Saturday, September 8, 2012

Bitter Sweet

 
 
My life has been extremely busy over the last week and Its only going to get busier the next 2. Met with my sons school for his IEP,went to his open house and met his new teacher.
He has SPD ADHD and Earlie child hood anxiety. We set up his bus schedule then found out the ride would be over an hour long from our out of town home to Pre-School in town. WAY too long for him to sit on the bus, so now we are going to be driving him to school and picking him up. At least its only 2 days a week so working around it for the surrogacy wont be impossible. Having a child with a disability has its challenges but also has it rewards. He is so loving accepting and has been awesome during the last few months with all that we have asked of him. The long drive to Fargo and back. The countless hours in Fargo and Mommy's tiredness with all the medications. My son is AMAZING!! My family has been wonderful through all of this. Its not just me doing this its them too.
 I'm so blessed to have such a strong compassionate husband and loving children.     
Proud Mama here * big smiles*

Today was Alexandria's 3rd annual CHD awareness walk.
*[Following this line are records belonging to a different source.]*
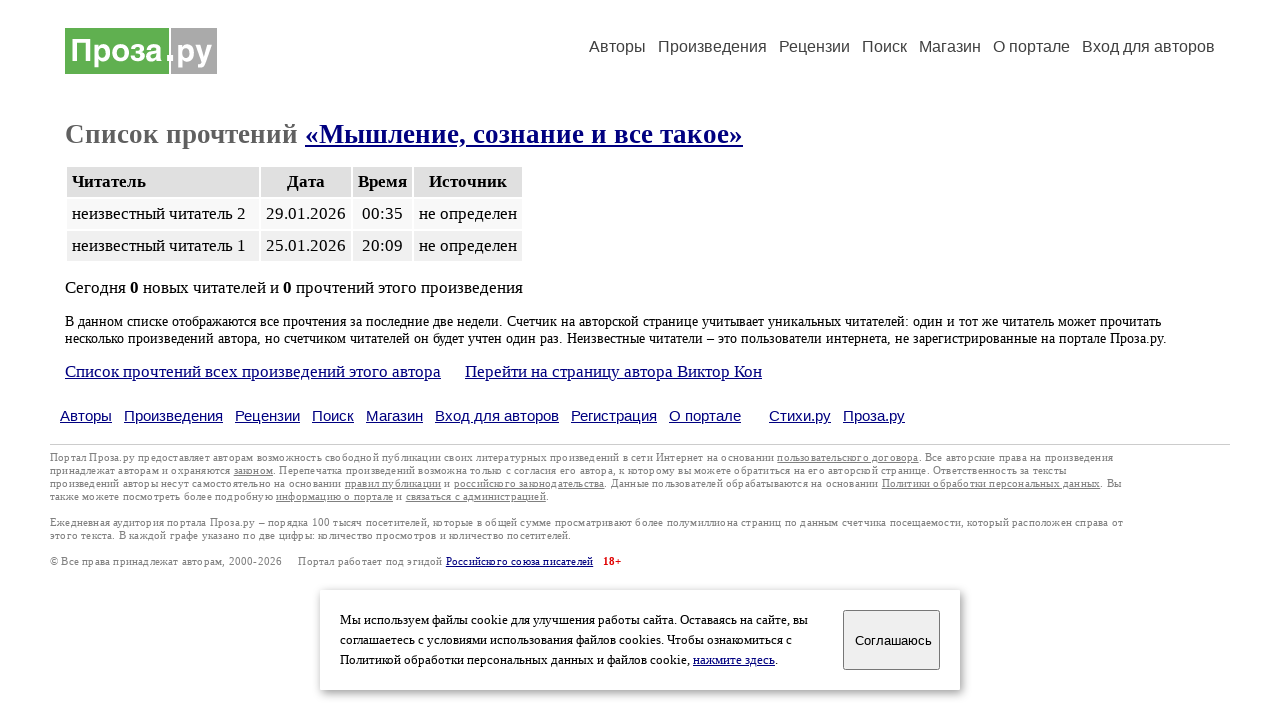

--- FILE ---
content_type: text/html; charset=windows-1251
request_url: https://proza.ru/readers.html?2013/08/01/1716
body_size: 7076
content:
<html>

<head>
<meta name="DESCRIPTION" content="Сервер предоставляет авторам возможность свободной публикации и обсуждения произведений современной прозы.">
<meta name="Keywords" content="проза произведение роман новелла миниатюра автор литература творчество лирика журнал конкурс">
<title>Список прочтений произведения &laquo;Мышление, сознание и все такое&raquo; / Проза.ру</title>
<link rel="stylesheet" href="/styles/s_old_2.css">
<script language="JavaScript" src="/styles/p_main_2.js"></script>
</head>

<body bgcolor="#FFFFFF" text="#000000" link="#000080" vlink="#505050" alink="#FF0000" marginheight="0" marginwidth="0" topmargin="0" leftmargin="0">



<div align="center"><table><tr><td width="1200">

<table border="0" cellspacing="20" cellpadding="5" width="100%">
  <tr>
    <td valign="top"><a class="header_logo" href="/"><img src="/images/proza.svg" alt="" title="Проза.ру" alt="Проза.ру"></a></td>
    <td valign="top" align="right">
<div class="headmenu"><a class="headlink" href="/authors/">Авторы</a> &nbsp; <a class="headlink" href="/poems/">Произведения</a> &nbsp; <a class="headlink" href="/board/">Рецензии</a> &nbsp; <a class="headlink" href="/search.html">Поиск</a> &nbsp; <a class="headlink" href="https://shop.proza.ru/">Магазин</a> &nbsp; <a class="headlink" href="https://o.proza.ru/"><nobr>О портале</nobr></a> &nbsp;
<a class="headlink" href="/login/">Вход для авторов</a></div>
    </td>
</table>
<index>
<h1>Список прочтений <a href="/2013/08/01/1716">&laquo;Мышление, сознание и все такое&raquo;</a></h1>
<div class="margins">
<table cellpadding="5" cellspacing="2" border="0">
  <tr>
    <td bgcolor="#E0E0E0"><b>Читатель</b></td>
    <td bgcolor="#E0E0E0" align="center"><b>Дата</b></td>
    <td bgcolor="#E0E0E0" align="center"><b>Время</b></td>
    <td bgcolor="#E0E0E0" align="center"><b>Источник</b></td>
  </tr>
  <tr>
    <td bgcolor="#F8F8F8">неизвестный читатель 2 &nbsp;</td>
    <td bgcolor="#F8F8F8" align="center">29.01.2026</td>
    <td bgcolor="#F8F8F8" align="center">00:35</td>
    <td bgcolor="#F8F8F8">не определен</td>
  </tr>
  <tr>
    <td bgcolor="#F0F0F0">неизвестный читатель 1 &nbsp;</td>
    <td bgcolor="#F0F0F0" align="center">25.01.2026</td>
    <td bgcolor="#F0F0F0" align="center">20:09</td>
    <td bgcolor="#F0F0F0">не определен</td>
  </tr>
</table>
</div>
<p>Сегодня <b>0</b> новых читателей и <b>0</b> прочтений этого произведения</p>
<p><small>В данном списке отображаются все прочтения за последние две недели. Счетчик на авторской странице учитывает уникальных читателей: один и тот же читатель может прочитать несколько произведений автора, но счетчиком читателей он будет учтен один раз. Неизвестные читатели &ndash; это пользователи интернета, не зарегистрированные на портале Проза.ру.</small></p>
<div class="margins">
<a href="/readers.html?kohnvict">Список прочтений всех произведений этого автора</a> &nbsp; &nbsp; &nbsp;<a href="/avtor/kohnvict">Перейти на страницу автора Виктор Кон</a></div>
<!-- START Cookie-Alert -->
<div id="cookie_note">
<p class="toptext">Мы используем файлы cookie для улучшения работы сайта. Оставаясь на  сайте, вы соглашаетесь с условиями использования файлов cookies. Чтобы ознакомиться с Политикой обработки персональных данных и файлов cookie, <a href="https://o.proza.ru/privacy" target="_blank">нажмите здесь</a>.</p>
<button class="button cookie_accept"><nobr>Соглашаюсь</nobr></button>
</div>
<script>checkCookies();</script>
<!-- END Cookie-Alert -->
</index>
<div class="footmenu"><a href="/authors/">Авторы</a> &nbsp; <a href="/poems/">Произведения</a> &nbsp; <a href="/board/">Рецензии</a> &nbsp; <a href="/search.html">Поиск</a> &nbsp; <a href="https://shop.proza.ru/">Магазин</a> &nbsp; <a href="/login/"><nobr>Вход для авторов</nobr></a> &nbsp; <a href="/reg.html">Регистрация</a> &nbsp; <a href="https://o.proza.ru/">О портале</a> &nbsp; &nbsp; &nbsp; <a href="https://stihi.ru/">Стихи.ру</a> &nbsp; <a href="https://proza.ru/">Проза.ру</a></div>
<div class="footer">
<hr size="1" color="#CCCCCC">
<table border="0" cellpadding="5" cellspacing="0" wspace="3" hspace="3" align="right">
  <tr>
   <td valign="top"><!--LiveInternet counter--><script type="text/javascript"><!--
document.write("<a href='http://www.liveinternet.ru/rating/ru/literature/' "+
"target=_blank><img src='//counter.yadro.ru/hit?t27.2;r"+
escape(document.referrer)+((typeof(screen)=="undefined")?"":
";s"+screen.width+"*"+screen.height+"*"+(screen.colorDepth?
screen.colorDepth:screen.pixelDepth))+";u"+escape(document.URL)+
";"+Math.random()+
"' alt='' title='LiveInternet: показано количество просмотров и"+
" посетителей' "+
"border='0' width='88' height='120'></a>")
//--></script><!--/LiveInternet-->
</td>
  </tr>
</table>
Портал Проза.ру предоставляет авторам возможность свободной публикации своих литературных произведений в сети Интернет на основании <a href="https://o.proza.ru/dogovor" style="color:#808080">пользовательского договора</a>. Все авторские права на произведения принадлежат авторам и охраняются <a href="https://o.proza.ru/pravo" style="color:#808080">законом</a>. Перепечатка произведений возможна только с согласия его автора, к которому вы можете обратиться на его авторской странице. Ответственность за тексты произведений авторы несут самостоятельно на основании <a href="https://o.proza.ru/pravila" style="color:#808080">правил публикации</a> и <a href="https://o.proza.ru/pravo" style="color:#808080">российского законодательства</a>. Данные пользователей обрабатываются на основании <a href="https://o.proza.ru/privacy" style="color:#808080">Политики обработки персональных данных</a>. Вы также можете посмотреть более подробную <a href="https://o.proza.ru/" style="color:#808080">информацию о портале</a> и <a href="/help/" style="color:#808080">связаться с администрацией</a>.<br><br>
Ежедневная аудитория портала Проза.ру &ndash; порядка 100 тысяч посетителей, которые в общей сумме просматривают более полумиллиона страниц по данным счетчика посещаемости, который расположен справа от этого текста. В каждой графе указано по две цифры: количество просмотров и количество посетителей.<br><br>
&copy; Все права принадлежат авторам, 2000-2026 &nbsp; &nbsp; Портал работает под эгидой <a href="https://rossp.ru/" target="_blank">Российского союза писателей</a> &nbsp; <b><font color="#E00000">18+</font></b>
</div>

<!-- Yandex.Metrika counter -->
<script type="text/javascript" >
   (function(m,e,t,r,i,k,a){m[i]=m[i]||function(){(m[i].a=m[i].a||[]).push(arguments)};
   m[i].l=1*new Date();k=e.createElement(t),a=e.getElementsByTagName(t)[0],k.async=1,k.src=r,a.parentNode.insertBefore(k,a)})
   (window, document, "script", "https://mc.yandex.ru/metrika/tag.js", "ym");

   ym(548884, "init", {
        clickmap:true,
        trackLinks:true,
        accurateTrackBounce:true,
        webvisor:true
   });
</script>
<noscript><div><img src="https://mc.yandex.ru/watch/548884" style="position:absolute; left:-9999px;" alt="" /></div></noscript>
<!-- /Yandex.Metrika counter -->




</td></tr></table></div>

</body>
</html>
I volunteer to Lasting Imprint. A non profit organization that my girl friend started in memory and honor of her little girl that passed away from a CHD. She was only 14 days old.
Today we had a great turn out.
 Not sure on the numbers exactly but I'm guessing close to 300 people came out for the 2 mile walk/run. 
Nick and the kiddos walked and I stayed behind at one of the many stations we had.
The kids where troopers..
 
 
 
Part of the booth I helped run.
 
 
 
Some of the people at the beginning of the walk.

 
My Goof ball of a husband. His Cousins Daughter has a Heart defect. He walks for Team Riese
 
 
The super awesome fire truck this year. BIG HIT!
 
 

As I posted in an earlier post I had an interview with the local paper.
Well she wanted some pictures of us and the journey as well as a family picture. After realizing I didn't have much of family pictures we decided to go get a few done with a friend of mine that owns her own business.
CS Photography..
 Her husband is friends with Nick so we had alittle play date as well.
The kids had a blast and we got great pictures for the paper.

 
( here is her web site)
 
 
The last month has had its up and downs and has now left me feeling like a piece of me is missing. Not exactly from the miscarriage its self but everything else that went with it.
Some people have recently asked if the babies took and whats all going on.
 ( thank you for thinking of me.)
Explaining that we lost them at about 4 weeks but we will be trying again in October.
 I'm sure people arnt sure how to respond and bless them they are so sweet and gentle with their words. It has been difficult knowing that for what ever reason it didn't work but at the same time having that strength of not giving up and going to do it again not really "makes it ok" but pushes me on to know that God has a bigger plan and I am OKAY. Ive Accepted Gods plan thus far and working towards the next steps. Some have responded like it was my own children and to that part makes me feel awkward. Yes it "hurt" and was mentally difficult but way different then when I had my chemical a year ago.

Still pressing on and October cant come soon enough.
I'm hoping and praying for good weather for the appointments and transfer.